** Document section follows **

Breggin now lives in the Finger Lakes, Central New York, and practices psychiatry in Ithaca, New York.

==Education and early career==
Breggin graduated from George W. Hewlett High School in 1954 and was inducted to their Hall of Fame in 2001. Breggin graduated from Harvard College in 1958 then attended Case Western Reserve Medical School. His postgraduate training in psychiatry began with an internship year of mixed medicine and psychiatry at the State University of New York Upstate Medical University in Syracuse. Breggin completed a first year of psychiatric residency at Harvard's Massachusetts Mental Health Center in Boston, where he was a teaching fellow at Harvard Medical School, and finished his final two years of psychiatric residency at SUNY. This was followed by a two-year staff appointment to the National Institute of Mental Health (NIMH), where he worked to build and staff mental health centers and education. Breggin has taught at several universities, obtaining faculty appointments to the Washington School of Psychiatry, the Johns Hopkins University Department of Counseling, and the George Mason University Institute for Conflict Analysis and Resolution. Breggin has worked in a private practice since 1968.

As an undergraduate Breggin had volunteered at the state mental hospital, leading the volunteer program and co-authoring a book "College students in a mental hospital". He recalls at the age of 18 witnessing electroconvulsive therapy being practiced then in the 'shock room' and finding it barbaric. After becoming a psychiatrist in the early 70s, he also campaigned against any return of the crude brain procedure known as lobotomy. Breggin reports that he was threatened and insulted with psychiatric terms at a meeting of the American Psychiatric Association in 1972, by leading ECT advocate Leo Alexander, and won damages for libel and slander.

==Career and distinctions==
Breggin practiced psychiatry in Washington, D.C., and Bethesda, Maryland, for nearly 35 years.

In 1972, he founded the Center for the Study of Psychiatry, which was known as the International Center for the Study of Psychiatry and Psychology until 2011, when it was renamed the International Society for Ethical Psychology and Psychiatry. In 1979 "Electroshock: Its Brain-Disabling Effects" was published.

Breggin is a life member of the American Psychiatric Association and an editor for several scientific journals. His opinions have been portrayed both favorably and unfavorably in the media, including Time magazine and The New York Times. He has appeared as a guest on shows including Oprah, 60 Minutes, 20/20, and Good Morning America.

Breggin was invited many times "to testify before federal agencies and the U.S. Congress, and he has been an expert on psychiatry drug adverse effects for the Federal Aviation Agency (FAA). He has also testified many times at FDA hearings".

He later ran The Center for the Study of Empathic Therapy, Education and Living, a 501(c) organization.

** End of Document section **
** Excerpted records follows **

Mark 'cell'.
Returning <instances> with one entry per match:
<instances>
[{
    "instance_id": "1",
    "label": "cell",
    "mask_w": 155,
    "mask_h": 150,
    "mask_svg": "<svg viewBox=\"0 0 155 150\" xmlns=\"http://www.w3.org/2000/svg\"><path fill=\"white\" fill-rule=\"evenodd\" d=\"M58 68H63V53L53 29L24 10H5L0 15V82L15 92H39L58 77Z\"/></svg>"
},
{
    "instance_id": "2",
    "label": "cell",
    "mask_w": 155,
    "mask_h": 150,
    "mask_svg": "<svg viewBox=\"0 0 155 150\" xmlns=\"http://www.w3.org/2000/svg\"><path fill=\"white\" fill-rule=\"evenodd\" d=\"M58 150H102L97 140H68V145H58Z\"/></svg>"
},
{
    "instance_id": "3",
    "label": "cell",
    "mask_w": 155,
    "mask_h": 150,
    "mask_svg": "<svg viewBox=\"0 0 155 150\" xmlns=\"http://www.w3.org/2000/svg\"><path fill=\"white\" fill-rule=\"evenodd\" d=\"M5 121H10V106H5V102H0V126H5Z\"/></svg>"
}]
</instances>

** End of Excerpted records **

Answer these questions from the Breggin text:
1. In what year did Breggin graduate from Harvard College?
2. What was the Center for the Study of Psychiatry renamed in 2011?
3. In which city does Breggin now practice psychiatry?

1. 1958
2. The International Society for Ethical Psychology and Psychiatry
3. Ithaca, New York